Weekly Rehab: Neck Tension

Injury prevention and rehabilitation are major interests of mine  (hence my quest to become a physical therapist) so I’ve decided to have a weekly series addressing common pains and injuries that come with active lifestyles (because what active person wants to be stuck on the couch due to an injury from being active– the thing thats supposed to make us less likely to be sick or injured). In these posts I’ll discuss injuries, the anatomy of these injured areas, possible causes, prevention, and remedies. As a huge disclosure: I’m not a medical professional (yet), please do not follow my advice if it goes against your doctor’s orders or your better judgement.

This week I’m going to focus on the neck.


There are 2 reasons I’m starting here: 1) Pain in this area affects so many people 2) This area has given me significant trouble lately.

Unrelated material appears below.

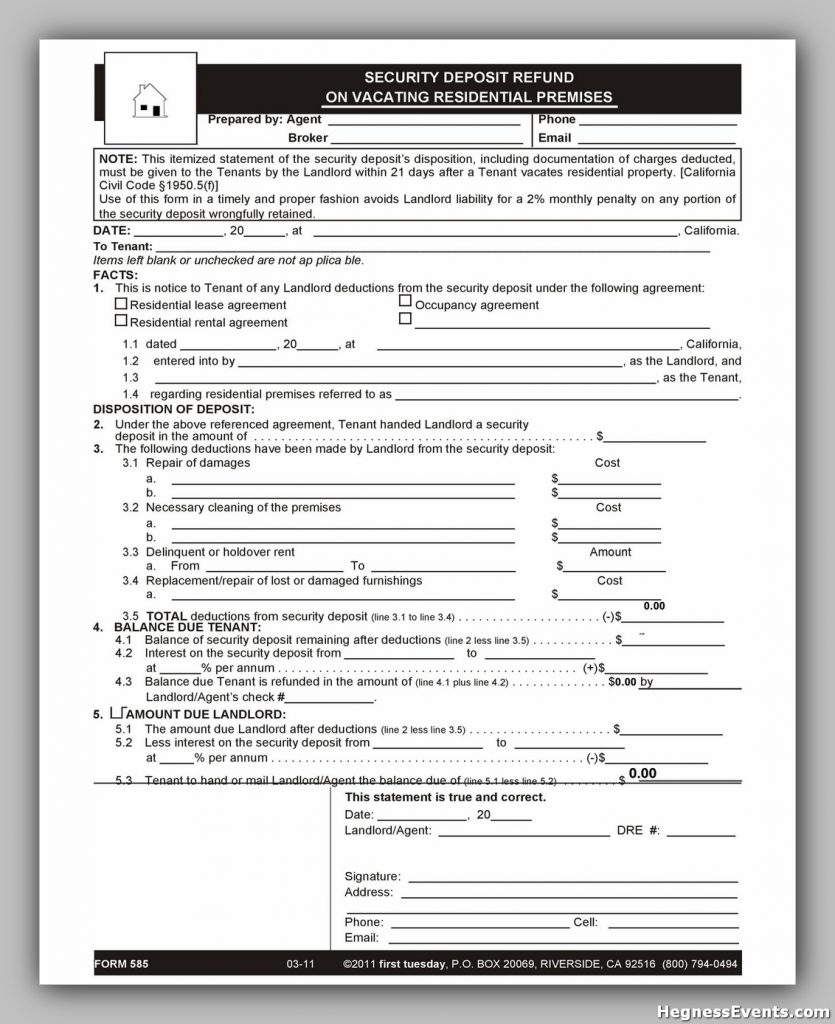 Security Deposit Form 48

I have always had very tense neck and shoulder muscles, and recently, it’s led to tension headaches especially after my upper body workouts (Booooo!).

Some significant contributors to tension in this region include:

  • The scalenes and sternocleidomastoids (SCMs) on the sides and front of the neck


  • The large trapezius, the levator scapulae, and lots of other little sub occipital muscles along the back of the neck


  • And the pectoralis major and minor in the chest, below the clavicle (collar bone) and attaching to the arm


My hypothesis is that a big factor of tension/tightness in the neck is poor posture and, more specifically, a forward head and associated forward-rounded shoulders.

How do we end up in such a posture? Well, 2 major culprits are this:


and this: bad-posture-620w-from-CBS-News

Despite my best efforts, I’m guilty of both. As you can see in diagram above, the more forward the head is positioned relative to the body, the heavier it pulls on stabilizing structures (i.e. the bones and muscles of the neck). The scalenes and SCMs on the front and sides of the neck spend many hours each day in a shortened state (contributing to the “tightness” we feel there). The sub occipital muscles, levator scapulae, and upper trapezius are constantly overstretched and overworked, which may be why many experience muscle spasms leading to knots and trigger points (and tightened muscles) in those areas.

And, yes, there are other causes of neck pain and tightness including stress, prior trauma, structural conditions in the vertebrae, nerve irritations, etc. but posture is the only one I’m going into now because this is a blog not a book.

Weekly Rehab Fix:  

Firstly, we are going to be mindful of our sitting and phone postures.

Secondly, here is a routine to try 1-3 times each day for the next week. Please, listen to your body as you do these activities. Pain is the body’s signal that something is not right. If you have pain with any of these, modify the range of motion to eliminate the pain or don’t do the exercise.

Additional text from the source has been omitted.